Let me be treated in UK, pleads woman with rare illness

A young woman with a rare and progressive disease who was refused funding to travel abroad for treatment not available here has launched a public appeal calling on the Government and the HSE to relent.

Let me be treated in UK, pleads woman with rare illness

Aimee Foley, 26, from Midleton, Co Cork, who has Ehlers-Danlos syndrome (EDS) — an incurable connective tissue disease that effects the joints, muscles, bones, blood vessels, and organs — has launched a Facebook campaign and a YouTube campaign to highlight her plight. About 7,700 people have shared her video on Facebook.

Aimee was turned down for funding under the HSE’s Treatment Abroad Scheme (TAS) on the basis that she was seeking a specialist opinion rather than actual treatment, which TAS officials said was beyond their remit.

This was despite the fact that her doctors advised her to travel to the UK for a formal diagnosis because of the lack of expertise here in diagnosing such a rare disease.
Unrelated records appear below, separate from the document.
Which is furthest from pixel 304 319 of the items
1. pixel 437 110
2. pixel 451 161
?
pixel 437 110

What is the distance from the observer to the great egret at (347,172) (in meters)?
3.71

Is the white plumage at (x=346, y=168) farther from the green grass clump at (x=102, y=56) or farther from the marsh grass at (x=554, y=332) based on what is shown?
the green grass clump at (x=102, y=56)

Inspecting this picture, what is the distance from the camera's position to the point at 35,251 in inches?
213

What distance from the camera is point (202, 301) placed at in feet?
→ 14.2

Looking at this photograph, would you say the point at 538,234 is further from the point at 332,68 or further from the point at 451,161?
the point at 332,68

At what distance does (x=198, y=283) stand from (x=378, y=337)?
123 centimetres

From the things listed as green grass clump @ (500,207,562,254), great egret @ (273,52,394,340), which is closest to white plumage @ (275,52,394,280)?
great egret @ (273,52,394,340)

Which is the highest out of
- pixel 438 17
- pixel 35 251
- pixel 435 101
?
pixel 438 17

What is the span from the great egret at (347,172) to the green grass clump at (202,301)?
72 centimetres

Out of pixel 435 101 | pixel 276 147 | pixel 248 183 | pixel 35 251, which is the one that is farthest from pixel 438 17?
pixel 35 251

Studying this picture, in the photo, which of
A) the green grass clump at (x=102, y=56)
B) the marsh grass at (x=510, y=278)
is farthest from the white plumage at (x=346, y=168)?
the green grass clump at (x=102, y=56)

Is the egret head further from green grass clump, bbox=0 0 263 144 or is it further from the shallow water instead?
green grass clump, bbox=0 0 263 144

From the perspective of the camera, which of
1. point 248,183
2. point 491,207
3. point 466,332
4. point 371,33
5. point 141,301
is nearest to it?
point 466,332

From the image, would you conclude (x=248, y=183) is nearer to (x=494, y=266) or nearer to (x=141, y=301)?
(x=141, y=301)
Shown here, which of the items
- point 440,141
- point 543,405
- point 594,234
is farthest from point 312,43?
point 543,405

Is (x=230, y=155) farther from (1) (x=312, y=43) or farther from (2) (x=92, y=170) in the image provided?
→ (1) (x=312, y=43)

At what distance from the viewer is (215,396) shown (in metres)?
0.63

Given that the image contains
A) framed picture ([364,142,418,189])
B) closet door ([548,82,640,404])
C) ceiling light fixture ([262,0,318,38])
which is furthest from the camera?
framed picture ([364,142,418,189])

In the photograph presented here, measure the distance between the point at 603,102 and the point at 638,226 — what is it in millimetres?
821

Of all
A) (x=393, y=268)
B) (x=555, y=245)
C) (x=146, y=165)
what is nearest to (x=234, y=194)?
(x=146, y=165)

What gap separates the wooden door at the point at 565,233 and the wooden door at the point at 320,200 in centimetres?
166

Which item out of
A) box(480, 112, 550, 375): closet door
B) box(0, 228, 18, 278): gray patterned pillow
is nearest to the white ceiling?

The specialist who assessed her at the Hospital of St John and Elizabeth in London in May this year said given that Aimee does not have health insurance “it will be essential for her treatment to be funded by the State”.

Prof Rodney Grahame, a consultant rheumatologist, also said Aimee should be sent to the UK for a rehabilitation programme if a programme “for specific EDS patients” was not available locally.

Aimee has been in contact with the National Rehabilitation Centre (NRC) in Dublin and says they do not have such a programme.

However, Aimee would still have to be formally assessed by the NRC to confirm this before she could get any funding to travel abroad. She believes it could take a year or two to even get as far as the NRC stage.

“To even get a referral to the NRC would take until April 2014 because that’s the next appointment I can get with my consultant rheumatologist. Then I would have to join the NRC waiting list only to be told at the end that they can’t treat me,” she said.

Aimee said she would then face delays waiting for a referral to the NHS Rehab Centre in Stanmore, where the standard waiting time for pre-assessment is 22 weeks, and a further four to five months waiting for a bed should she be deemed eligible for the programme.

As her disease is progressive and her quality of life is deteriorating, Aimee is appealing to TAS to fund her treatment at the Hospital of St John and Elizabeth where they have a hypermobility unit for people with conditions such as EDS. This was her quickest route to vital treatment, she said.

Aimee said she is “at high risk of many complications” and is afraid the worst may happen before she can access treatment.

“I am in the early stages of paralyses of my bowel, stomach and most recently, oesophagus. There is no cure, and the worst I could face is total gastrointestinal failure,” she said.

Aimee has appealed to Taoiseach Enda Kenny, Health Minister James Reilly, and the HSE to fund her treatment abroad.